# Grade 10 Mathematics: Functions Study Notes

## 1. Topic Overview

In this section, we will explore the concept of functions, a fundamental topic in mathematics that describes the relationship between two variables. Functions are used to model real-world situations and solving problems.

### Key Learning Objectives

- Understand the definition of a function
- Differentiate between different types of functions
- Learn how to represent functions using equations, tables, and graphs
- Analyze the properties of functions such as domain and range

## 2. Key Terms and Definitions

**Function**: A relationship between two sets where each element in the first set (called the domain) is related to exactly one element in the second set (called the range).**Domain**: The set of all possible input values for a function.**Range**: The set of all possible output values of a function.**Independent Variable**: The variable that represents the input of a function (usually denoted as x).**Dependent Variable**: The variable that represents the output of a function (usually denoted as y or f(x)).**Linear Function**: A function that forms a straight line when graphed. Its general form is f(x) = mx + b.**Quadratic Function**: A function that forms a parabola when graphed. Its general form is f(x) = ax^2 + bx + c.

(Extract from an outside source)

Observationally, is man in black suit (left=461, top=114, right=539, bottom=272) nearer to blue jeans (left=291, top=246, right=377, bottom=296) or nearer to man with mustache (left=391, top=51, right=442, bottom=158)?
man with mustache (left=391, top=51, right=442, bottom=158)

## 3. Main Content Sections

### 3.1 Understanding Functions

A function assigns each input exactly one output. For example, if f(x) = 2x + 3, then the function f will take any value of x, multiply it by 2, and then add 3 to find the output.

### 3.2 Representing Functions

**Equations**: Functions can be expressed algebraically by an equation, such as f(x) = 2x + 3.**Tables**: Functions can also be represented using a table of values.

| x | f(x) |

|—|——|

| 1 | 5 |

| 2 | 7 |

| 3 | 9 |

**Graphs**: Lastly, functions can be represented using graphs, showing the relationship between the dependent and independent variables.

### 3.3 Types of Functions

**Linear Functions**: These have the form f(x) = mx + b. The graph is a straight line with slope m and y-intercept b.**Quadratic Functions**: These have the form f(x) = ax^2 + bx + c. The graph is a parabola that opens upwards if a > 0 and downwards if a < 0.**Other Polynomials**: Functions can be higher-degree polynomials like cubic functions (f(x) = ax^3 + bx^2 + cx + d).

### 3.4 Properties of Functions

**Domain and Range**: The domain of f(x) = 2x + 3 is all real numbers (−∞, ∞), as x can be any number. The range is also all real numbers because the function can produce any y-value.**Intercepts**: The x-intercept is where the graph crosses the x-axis (f(x) = 0), and the y-intercept is where it crosses the y-axis (x=0).

## 4. Example

### Example 1: Linear Function

Given f(x) = 3x – 4:

1. Find f(2).

2. Determine the x-intercept.

3. Graph the function.

#### Solution:

- [ f(2) = 3(2) – 4 = 6 – 4 = 2 ]
- Set f(x) to zero: [ 0 = 3x – 4 \Rightarrow x = \frac{4}{3} ]
- The y-intercept is -4 (when x=0).

### Example 2: Quadratic Function

Given g(x) = x^2 – 6x + 8:

1. Find g(3).

2. Determine the vertex.

#### Solution:

- [ g(3) = 3^2 – 6(3) + 8 = 9 – 18 + 8 = -1 ]
- Vertex form: [ g(x) = (x-3)^2 – 1 ]

## 5. Summary

In this topic, we learned that functions are relationships between inputs and outputs. We explored how to represent functions through equations, tables, and graphs. Key types include linear and quadratic functions. We also delved into understanding the properties of functions such as domain and range.

## 6. Self-Assessment Questions

- Define a function in your own words.
- Given the function h(x) = -x^2 + 5x + 6, find h(-1).
- What is the domain of the function k(x) = 1/(x-2)?
- Sketch the graph of the function f(x) = 2x + 1.
- Determine the x-intercepts of the function j(x) = x^2 – 9.

## 7. Connections to Other Topics/Subjects

Functions are a cornerstone in mathematics, building a foundation for more advanced topics such as calculus. In science, functions model relationships between variables like speed vs. time. In economics, they represent relationships such as cost vs. production level. Understanding functions is crucial for problem-solving in various real-life contexts.

### Feedback Mechanism

After studying, try to solve example problems and self-assessment questions independently. Discuss challenging concepts with peers or teachers and seek further resources if necessary. Testing your understanding through practical applications helps solidify your knowledge.